Source document>
____
Looking back at Franklin Roosevelt’s first inaugural address, perhaps the most insightful thing he says is to offer a diagnosis of what hadn’t gone wrong in the early 1930s. “Only a foolish optimist can deny the dark realities of the moment,” he conceded, “yet our distress comes from no failure of substance. We are stricken by no plague of locusts.”
This seems to me to be the beginning of wisdom about the current economic crisis. Forget what I know or think I know about Standard & Poors or bond rating agencies or financial markets or debt and credit and all the rest. Let’s know this instead. Currently, of the Americans who say they’re looking for work, 9.1 percent of them say they can’t find jobs. It also seems very reasonable to assume that were the unemployment rate not so high, a larger share of our population would be seeking work. For the UK, the number is 7.7 percent. For the Eurozone, it’s 9.9 percent. Even for Canada, which is “doing well,” it’s a pretty high 7.2 percent. And yet we are stricken by no plague of locusts. These people haven’t been maimed. The vast majority of them are capable of producing some kind of good or service. Nor is it the case that the entire world is entirely satiated with goods and services and there’s nothing useful left to do.
It seems to me that the whole conversation in policy circles has gotten kind of derailed from this main point. Derailed, even, from thinking about it in a hard-headed efficiency-minded way. If 5 percent of the workforce suddenly transitioned from high-productivity jobs to low-productivity jobs, everyone would be panicking. But the unemployed sector is just about the lowest productivity line of work you can imagine. All across the world we have countries saddled by explicit or implicit debts that they won’t be able to pay off unless they increase their level of real output. And for a country in “normal” conditions, boosting growth rates is very difficult. Nobody really knows, for example, how Brazil might accelerate its growth. But if you have nearly 10 percent of your able-bodied workers doing nothing, then it’s pretty easy. What you need is for them to do something. Anything. Once you’re running low of people doing nothing, then it’s time to worry about other possible drags on growth.
Instead, everyone seems obsessed by the fluctuations of the financial markets. These are, I guess, interesting indicators. But that’s what they are at very best — aggregators of guesses about the likely future state of things. Problems don’t arise because markets are down. Markets go down, perhaps, because it seems likely that bad things are happening. In particular, if your economy grows slowly, it’s hard for financial markets to go up. But rather than watching the stock ticker and obsessing about the numbers, you have to think about the proximate cause of low output. In our country at our time, it looks like in the future output will be relatively low because a relatively large number of people won’t be producing any goods or services whatsoever. They won’t be mopping floors and they won’t be building washer/dryers and they won’t be driving cabs and they won’t be running day care centers and they won’t be installing granite countertops and they won’t be processing hospital paperwork and they won’t be making tacos and they won’t be doing tax prep for tacquerias and they won’t be cleaning people’s teeth or cutting people’s hair or running ad campaigns for the Hair Cuttery. They’re doing nothing. And they’re forecast to continue doing nothing. And to be joined by a new generation of young people entering a market where nobody wants to train them to do anything.
So of course the stock market is down. Of course people wonder if governments will pay what they owe. In the long run, we’ll all be broke if we just accept an endless period of elevated idleness.
____
Supplied entries>

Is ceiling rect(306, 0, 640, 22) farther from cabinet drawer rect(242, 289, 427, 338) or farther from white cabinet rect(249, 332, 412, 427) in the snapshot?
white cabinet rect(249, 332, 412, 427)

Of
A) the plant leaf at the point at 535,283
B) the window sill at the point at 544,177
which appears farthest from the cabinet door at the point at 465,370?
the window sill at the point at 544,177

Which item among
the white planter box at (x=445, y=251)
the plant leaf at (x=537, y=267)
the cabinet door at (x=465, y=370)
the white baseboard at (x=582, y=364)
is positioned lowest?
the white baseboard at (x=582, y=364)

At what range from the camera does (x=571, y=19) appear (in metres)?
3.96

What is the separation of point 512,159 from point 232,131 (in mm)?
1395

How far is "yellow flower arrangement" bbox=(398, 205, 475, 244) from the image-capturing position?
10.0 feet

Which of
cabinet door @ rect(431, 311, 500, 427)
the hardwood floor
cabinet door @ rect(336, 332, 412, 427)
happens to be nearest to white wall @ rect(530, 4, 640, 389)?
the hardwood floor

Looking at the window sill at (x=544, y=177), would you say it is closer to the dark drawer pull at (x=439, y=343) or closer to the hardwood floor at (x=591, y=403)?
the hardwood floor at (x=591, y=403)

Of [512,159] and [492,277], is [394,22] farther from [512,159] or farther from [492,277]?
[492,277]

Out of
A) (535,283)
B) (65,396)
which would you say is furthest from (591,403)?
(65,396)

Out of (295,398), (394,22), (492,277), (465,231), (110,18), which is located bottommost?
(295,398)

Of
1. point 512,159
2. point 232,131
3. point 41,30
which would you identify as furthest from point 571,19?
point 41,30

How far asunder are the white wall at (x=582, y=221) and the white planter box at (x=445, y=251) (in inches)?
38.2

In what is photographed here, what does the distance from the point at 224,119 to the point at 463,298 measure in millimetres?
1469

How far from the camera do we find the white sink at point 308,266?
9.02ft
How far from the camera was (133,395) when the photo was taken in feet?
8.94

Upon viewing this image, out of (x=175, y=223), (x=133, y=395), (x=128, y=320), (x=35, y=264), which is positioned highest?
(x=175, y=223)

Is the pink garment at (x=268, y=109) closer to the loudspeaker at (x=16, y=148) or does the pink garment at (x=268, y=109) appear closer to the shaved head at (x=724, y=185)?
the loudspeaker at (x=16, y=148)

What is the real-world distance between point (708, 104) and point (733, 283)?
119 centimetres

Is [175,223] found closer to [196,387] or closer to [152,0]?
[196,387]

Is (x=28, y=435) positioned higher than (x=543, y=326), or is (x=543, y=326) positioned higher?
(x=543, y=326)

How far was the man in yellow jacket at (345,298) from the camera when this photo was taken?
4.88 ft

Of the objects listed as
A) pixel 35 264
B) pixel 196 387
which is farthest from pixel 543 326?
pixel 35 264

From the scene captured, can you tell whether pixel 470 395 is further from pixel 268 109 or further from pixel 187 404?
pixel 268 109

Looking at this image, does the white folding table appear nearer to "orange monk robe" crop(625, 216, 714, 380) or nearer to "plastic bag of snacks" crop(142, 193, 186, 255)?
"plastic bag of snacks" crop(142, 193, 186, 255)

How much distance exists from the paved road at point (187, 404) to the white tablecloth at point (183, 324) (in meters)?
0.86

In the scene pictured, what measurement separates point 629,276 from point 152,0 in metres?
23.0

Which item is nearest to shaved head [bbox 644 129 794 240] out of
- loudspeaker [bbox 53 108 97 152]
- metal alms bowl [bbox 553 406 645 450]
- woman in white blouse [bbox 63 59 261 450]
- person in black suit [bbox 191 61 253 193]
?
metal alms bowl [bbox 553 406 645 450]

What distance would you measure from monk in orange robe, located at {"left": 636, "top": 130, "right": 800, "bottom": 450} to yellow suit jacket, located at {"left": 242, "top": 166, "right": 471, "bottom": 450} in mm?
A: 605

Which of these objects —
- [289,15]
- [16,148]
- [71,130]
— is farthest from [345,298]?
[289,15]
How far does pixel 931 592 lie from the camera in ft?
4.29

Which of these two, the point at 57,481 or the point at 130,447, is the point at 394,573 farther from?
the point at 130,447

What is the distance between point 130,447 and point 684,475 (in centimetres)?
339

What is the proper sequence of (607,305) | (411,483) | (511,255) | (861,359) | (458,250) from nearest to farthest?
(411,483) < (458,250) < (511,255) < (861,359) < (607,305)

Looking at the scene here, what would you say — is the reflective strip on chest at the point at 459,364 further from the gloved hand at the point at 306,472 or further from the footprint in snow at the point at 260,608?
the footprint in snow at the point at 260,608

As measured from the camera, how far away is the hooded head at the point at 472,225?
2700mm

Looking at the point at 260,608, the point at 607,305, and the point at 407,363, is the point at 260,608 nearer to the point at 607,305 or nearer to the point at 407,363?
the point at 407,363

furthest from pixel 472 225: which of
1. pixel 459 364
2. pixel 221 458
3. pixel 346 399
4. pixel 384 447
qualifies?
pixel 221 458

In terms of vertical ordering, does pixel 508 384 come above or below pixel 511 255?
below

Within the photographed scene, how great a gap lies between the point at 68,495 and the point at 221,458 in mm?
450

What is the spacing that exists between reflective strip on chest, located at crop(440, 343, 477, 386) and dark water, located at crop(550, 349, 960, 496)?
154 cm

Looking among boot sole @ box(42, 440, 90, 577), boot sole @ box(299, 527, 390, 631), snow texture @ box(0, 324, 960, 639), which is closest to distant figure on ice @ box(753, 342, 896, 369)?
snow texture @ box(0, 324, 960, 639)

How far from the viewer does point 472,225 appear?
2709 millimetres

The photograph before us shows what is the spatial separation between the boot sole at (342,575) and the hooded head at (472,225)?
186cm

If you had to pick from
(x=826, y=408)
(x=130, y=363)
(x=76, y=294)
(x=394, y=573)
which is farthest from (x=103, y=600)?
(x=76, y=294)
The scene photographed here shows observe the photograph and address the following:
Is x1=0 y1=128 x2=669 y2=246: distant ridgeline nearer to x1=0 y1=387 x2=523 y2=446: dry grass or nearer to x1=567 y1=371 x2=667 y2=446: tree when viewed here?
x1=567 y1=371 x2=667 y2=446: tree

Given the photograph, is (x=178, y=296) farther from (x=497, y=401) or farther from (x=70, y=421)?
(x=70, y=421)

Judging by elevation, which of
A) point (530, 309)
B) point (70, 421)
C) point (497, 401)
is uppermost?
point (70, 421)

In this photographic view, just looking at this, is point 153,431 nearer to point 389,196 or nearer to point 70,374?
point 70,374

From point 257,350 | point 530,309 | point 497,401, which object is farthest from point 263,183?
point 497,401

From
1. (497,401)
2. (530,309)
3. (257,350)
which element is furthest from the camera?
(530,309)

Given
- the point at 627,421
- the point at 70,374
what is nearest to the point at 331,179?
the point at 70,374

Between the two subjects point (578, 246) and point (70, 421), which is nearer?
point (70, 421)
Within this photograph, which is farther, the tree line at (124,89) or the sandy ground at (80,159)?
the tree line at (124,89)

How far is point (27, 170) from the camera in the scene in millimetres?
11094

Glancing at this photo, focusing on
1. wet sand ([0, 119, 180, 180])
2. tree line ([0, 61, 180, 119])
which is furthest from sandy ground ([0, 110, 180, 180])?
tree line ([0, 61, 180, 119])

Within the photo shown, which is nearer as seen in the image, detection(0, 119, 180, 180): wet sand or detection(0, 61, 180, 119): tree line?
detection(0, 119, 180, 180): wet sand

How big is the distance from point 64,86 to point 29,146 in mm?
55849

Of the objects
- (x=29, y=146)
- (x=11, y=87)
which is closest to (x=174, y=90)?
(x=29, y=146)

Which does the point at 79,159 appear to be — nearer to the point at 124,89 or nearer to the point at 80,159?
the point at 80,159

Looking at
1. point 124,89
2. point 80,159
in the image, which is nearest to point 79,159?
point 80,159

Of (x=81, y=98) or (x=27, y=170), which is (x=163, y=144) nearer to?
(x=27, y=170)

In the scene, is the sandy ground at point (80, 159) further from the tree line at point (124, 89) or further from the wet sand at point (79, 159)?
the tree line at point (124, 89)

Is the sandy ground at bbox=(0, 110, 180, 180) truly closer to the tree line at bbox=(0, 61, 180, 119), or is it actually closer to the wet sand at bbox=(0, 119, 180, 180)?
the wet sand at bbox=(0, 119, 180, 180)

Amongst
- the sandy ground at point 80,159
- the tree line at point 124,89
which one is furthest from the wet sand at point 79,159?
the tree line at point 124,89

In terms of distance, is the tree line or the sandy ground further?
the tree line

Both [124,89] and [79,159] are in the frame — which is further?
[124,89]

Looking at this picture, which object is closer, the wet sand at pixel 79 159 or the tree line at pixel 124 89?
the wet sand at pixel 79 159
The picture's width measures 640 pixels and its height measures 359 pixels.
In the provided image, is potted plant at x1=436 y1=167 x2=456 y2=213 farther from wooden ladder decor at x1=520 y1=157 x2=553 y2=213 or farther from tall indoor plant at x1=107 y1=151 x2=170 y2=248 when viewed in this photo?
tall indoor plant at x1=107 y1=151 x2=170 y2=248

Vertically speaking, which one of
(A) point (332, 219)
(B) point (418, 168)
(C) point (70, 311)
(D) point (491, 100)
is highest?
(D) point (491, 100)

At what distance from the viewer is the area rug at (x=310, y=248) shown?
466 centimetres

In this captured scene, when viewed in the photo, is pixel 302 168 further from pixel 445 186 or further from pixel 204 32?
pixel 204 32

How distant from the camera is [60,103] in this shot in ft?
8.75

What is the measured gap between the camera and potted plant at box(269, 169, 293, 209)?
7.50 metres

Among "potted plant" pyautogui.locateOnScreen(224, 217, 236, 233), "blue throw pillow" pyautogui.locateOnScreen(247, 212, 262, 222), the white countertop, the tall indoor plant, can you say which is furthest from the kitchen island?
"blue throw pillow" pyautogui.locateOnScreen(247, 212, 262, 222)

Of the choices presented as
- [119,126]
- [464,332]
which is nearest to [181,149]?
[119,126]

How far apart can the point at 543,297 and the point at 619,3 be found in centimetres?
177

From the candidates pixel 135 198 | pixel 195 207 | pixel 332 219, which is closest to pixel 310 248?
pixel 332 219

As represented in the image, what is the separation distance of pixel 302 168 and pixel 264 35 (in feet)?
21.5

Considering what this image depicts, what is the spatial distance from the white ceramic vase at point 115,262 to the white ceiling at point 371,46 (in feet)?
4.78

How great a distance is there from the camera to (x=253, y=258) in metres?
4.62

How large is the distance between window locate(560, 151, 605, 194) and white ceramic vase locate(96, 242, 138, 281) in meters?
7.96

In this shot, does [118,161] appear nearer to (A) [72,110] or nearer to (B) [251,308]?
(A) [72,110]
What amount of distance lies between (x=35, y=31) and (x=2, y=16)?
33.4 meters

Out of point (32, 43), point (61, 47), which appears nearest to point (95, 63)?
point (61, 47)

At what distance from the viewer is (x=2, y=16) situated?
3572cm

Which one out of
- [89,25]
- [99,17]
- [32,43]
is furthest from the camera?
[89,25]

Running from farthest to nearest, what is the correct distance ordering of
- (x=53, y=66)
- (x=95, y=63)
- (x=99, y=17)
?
____
Work request> Transcribe the passage of the unemployment essay above from "So of course" up to and including "of elevated idleness.".

Response area>
So of course the stock market is down. Of course people wonder if governments will pay what they owe. In the long run, we’ll all be broke if we just accept an endless period of elevated idleness.